La parola allo psicoanalista.Troppa protezione non aiuta i ragazzi a diventare autonomi, di Giuseppe Maiolo

Un insulto al buon senso, scrive Chiara Saraceno, sociologa, a commento della recente “pretesa” di far andare i genitori a ritirare a scuola bambini e ragazzini fino a 14 anni. Frase lapidaria ma efficace per dire che, di là delle leggi, peraltro vecchie e superate, servirebbe invece trovare soluzioni alternative a garantire sicurezza ai minori. Perché il principio della tutela dei bambini e degli adolescenti è sacrosanto e a loro va riconosciuto il diritto di essere protetti dai pericoli, mentre gli adulti hanno il dovere di mettere in pratica ogni azione volta a salvaguardare la loro sicurezza. Però tra i diritti che hanno i minori, vi è anche quello dell’autonomia e di essere educati a raggiungerla come è stato sancito da varie Convenzioni internazionali,
Invece con questo richiamo che parte da una sentenza della Cassazione e rivolto ai doveri dei genitori, sembra passi il contrario: vietato farli crescere e aiutarli a diventare autonomi. Bamboccioni per legge, verrebbe da dire. Ed è difficile assecondare l’idea che suggerisce la ministra Fedeli quando dice che l’autonomia si può sperimentare al pomeriggio. Perché è evidente che la pericolosità della vita e dei luoghi continua ad esser presente anche oltre l’orario di rientro a casa.

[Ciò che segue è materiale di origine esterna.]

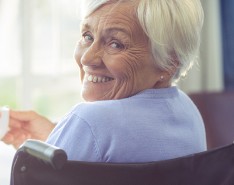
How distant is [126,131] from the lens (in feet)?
3.59

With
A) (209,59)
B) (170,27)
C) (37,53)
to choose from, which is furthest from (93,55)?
(209,59)

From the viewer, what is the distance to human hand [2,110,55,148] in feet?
5.11

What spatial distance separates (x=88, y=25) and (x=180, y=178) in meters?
0.52

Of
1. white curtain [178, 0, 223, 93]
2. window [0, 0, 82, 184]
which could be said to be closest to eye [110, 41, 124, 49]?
window [0, 0, 82, 184]

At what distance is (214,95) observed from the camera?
3135mm

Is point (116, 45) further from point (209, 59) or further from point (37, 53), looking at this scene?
point (209, 59)

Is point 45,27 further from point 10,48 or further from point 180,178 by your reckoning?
point 180,178

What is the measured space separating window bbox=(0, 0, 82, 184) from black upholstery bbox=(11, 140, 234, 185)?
2.01 meters

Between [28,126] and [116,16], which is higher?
[116,16]

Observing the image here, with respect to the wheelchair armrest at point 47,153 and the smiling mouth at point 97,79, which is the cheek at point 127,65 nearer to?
the smiling mouth at point 97,79

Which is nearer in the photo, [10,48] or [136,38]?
[136,38]

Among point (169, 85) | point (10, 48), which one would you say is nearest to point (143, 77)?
point (169, 85)

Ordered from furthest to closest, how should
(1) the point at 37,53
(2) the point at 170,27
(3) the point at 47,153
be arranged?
(1) the point at 37,53 < (2) the point at 170,27 < (3) the point at 47,153

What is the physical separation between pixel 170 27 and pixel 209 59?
243cm
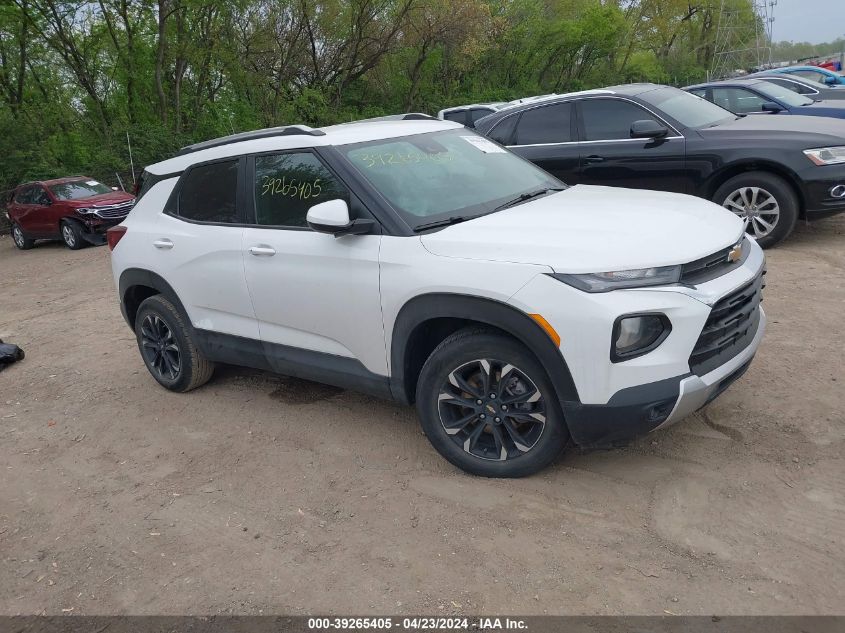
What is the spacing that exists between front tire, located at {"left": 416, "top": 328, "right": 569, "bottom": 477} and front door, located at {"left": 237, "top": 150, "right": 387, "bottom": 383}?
1.35ft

Il problema caso mai è quello di garantire vera sicurezza nelle strade e nei percorsi, scuole a tempo pieno e luoghi di crescita o laboratori di esperienze pomeridiane guidate come ce ne sono tanti in altri paesi d’Europa. Non servono invece gli ombrelli protettivi sempre aperti o campane di vetro dove riparare I minori per un tempo infinito. Già stiamo vedendo adolescenti che temono di diventar grandi e si rifiutano di assumersi responsabilità. Un recente studio americano condotto dalla psicologa Twenge dell’Università di San Diego in California, ha evidenziato che oggi gli adolescenti americani fanno esperienze di autonomia con almeno 3 anni di ritardo rispetto ai giovani degli anni ’70.
Difficile dire se questo dato sia sovrapponibile anche da noi in Italia. Tuttavia la preoccupazione relativa ad una certa tendenza all’iperprotezione della famiglia italiana è lecita. Ma allo stesso tempo questa diffusa polemica su quanto e come proteggere i minori fa emergere una sostanziale forma di strabismo educativo. Ci preoccupiamo della strada scuola-casa e dei pericoli che si possono incontrare lungo questi percorsi ma  diamo  briciole di attenzione ai pericoli virtuali che I minori corrono per lunghe ore al giorno come assidui viaggiatori della rete. Lì scuola e famiglia sono ancora sonnolenti, distratti, decisamente lontani da una vera protezione e prevenzione. In sostanza le più importanti agenzie educative si rimbalzano responsabilità su di chi deve fare qualcosa e alla fine nessuno si occupa realmente di proteggerli e educarli ad un uso sicuro del web e a saper riconoscere le insidie e I rischi. Tantomeno a far crescere senso di responsabilità e pensiero critico che stanno alla base dell’autonomia.